* **QUOTED PASSAGE**
:::::

Why the US men’s soccer team is destined to fail

U.S. men's soccer team open to public

U.S. men's soccer team goalkeeper Tim Howard scrimmages during a public training session at EverBank Field in Jacksonville, Fla., Friday, June 6, 2014 before Saturday's friendly match against Nigeria ahead of the World Cup Championship. (Credit: (AP Photo/The Florida Times-Union, Gary McCullough))


David beating Goliath is very exciting – unless you’re a fan of Goliath.


The United States has 330 million people and a massive youth soccer system, yet its men’s national soccer team just got bushwhacked by a team from Trinidad and Tobago, a country with 1.3 million residents.


How could this happen?


It’s not just about cultural norms. (Even if 90 percent of the U.S. population didn’t care about soccer, 33 million still would.) It’s not just about high school football teams siphoning off potential soccer talent. (There’s talent enough to go around when you have all those people.) It’s not just about U.S. soccer’s leadership and disorganization. (There are ineffective bureaucracies everywhere.) It’s not just about the unimaginative style of soccer played by U.S. teams. (Nobody criticizes the German team for its methodical style of play.)


Instead the problem is the American system of identifying and cultivating soccer talent – or, more accurately, not identifying this talent.


For the past six years I have been researching and writing about the commercialized youth sports industry, including a youth soccer system that excludes low-income and nonsuburban families from participating at the same rate as higher-income families.


U.S. kids don’t play soccer with bare feet on hardscrabble barrio fields where creativity dominates the action and with few grownups in sight.

:::::

* **SUPPLIED INFORMATION**
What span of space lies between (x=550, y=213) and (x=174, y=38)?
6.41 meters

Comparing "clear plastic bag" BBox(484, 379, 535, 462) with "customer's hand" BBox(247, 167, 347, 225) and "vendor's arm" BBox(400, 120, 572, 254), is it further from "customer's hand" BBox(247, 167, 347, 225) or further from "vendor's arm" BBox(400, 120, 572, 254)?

:::::

* **EXERCISES TO COMPLETE**
[a] In the article on the U.S. men's soccer team, rewrite everything from "The United States" down to "could this happen?", swapping "bushwhacked" for "beaten".
[b] Continue the article on the U.S. men's soccer team from its last sentence.

* **ANSWERS FOR THE EXERCISE**
[a]
The United States has 330 million people and a massive youth soccer system, yet its men’s national soccer team just got beaten by a team from Trinidad and Tobago, a country with 1.3 million residents.


How could this happen?

[b]
Instead, too many American kids play soccer in high-tech cleats on manicured suburban fields, where they stand around quietly until an adult (often paid) runs them through repetitive drills – all to prepare for an expensive tournament three states away.


Commercial components permeate every aspect of the youth game. Research presented in my recent book on college and youth sports shows that family income is highly correlated with youth soccer participation. About 25 percent of American families have incomes over US$100,000 annually, yet they produce 35 percent of youth soccer players.


Conversely, the 25 percent of families with incomes below $25,000 account for only 13 percent of youth soccer players. Forty percent of youth soccer players will leave the sport between ages 13 and 18.


Many leave for financial reasons. Kids interested in playing soccer must increasingly pay for apparel, equipment, team fees, coaches, trainers, tournament travel and field space. It’s not unusual for families to spend over $10,000 per child per year to play organized youth soccer. `


The result is a system more attuned to identifying the best payers than the best players.


Those remaining in what I call the pay-to-play soccer system increasingly sign up for high-cost tournaments like the annual Disney Boys’ Soccer Showcase, with the idea that it’ll increase their chances of being identified by the national team or college recruiters who frequent the expensive tournaments.


What would have become of Cristiano Renaldo or Marta had they grown up in the U.S. pay-to-play system?


Talent isn’t being found in overgrown weed patches stuffed between urban row houses and rural farms. Nor is it being found among the 630,000 kids playing in the American Youth Soccer Organization programs, which adhere to the philosophy that youth sports should be fun in and of itself, not an expensive pathway to some “next level.”


U.S. international dominance in men’s basketball provides a good contrast to soccer. Sure, there’s a significant commercial element to youth basketball, most notably reflected in the Amateur Athletic Union circuit.


But this isn’t the only place where talent is identified. There’s a robust network of recruiters who still go to cramped high school gyms and neighborhood playgrounds teeming with skilled players. Low-income boys are 50 percent more likely to participate in basketball than in soccer, with participation rates identical between blacks and Latinos (despite cultural stereotypes that assume Latinos are more likely to play soccer).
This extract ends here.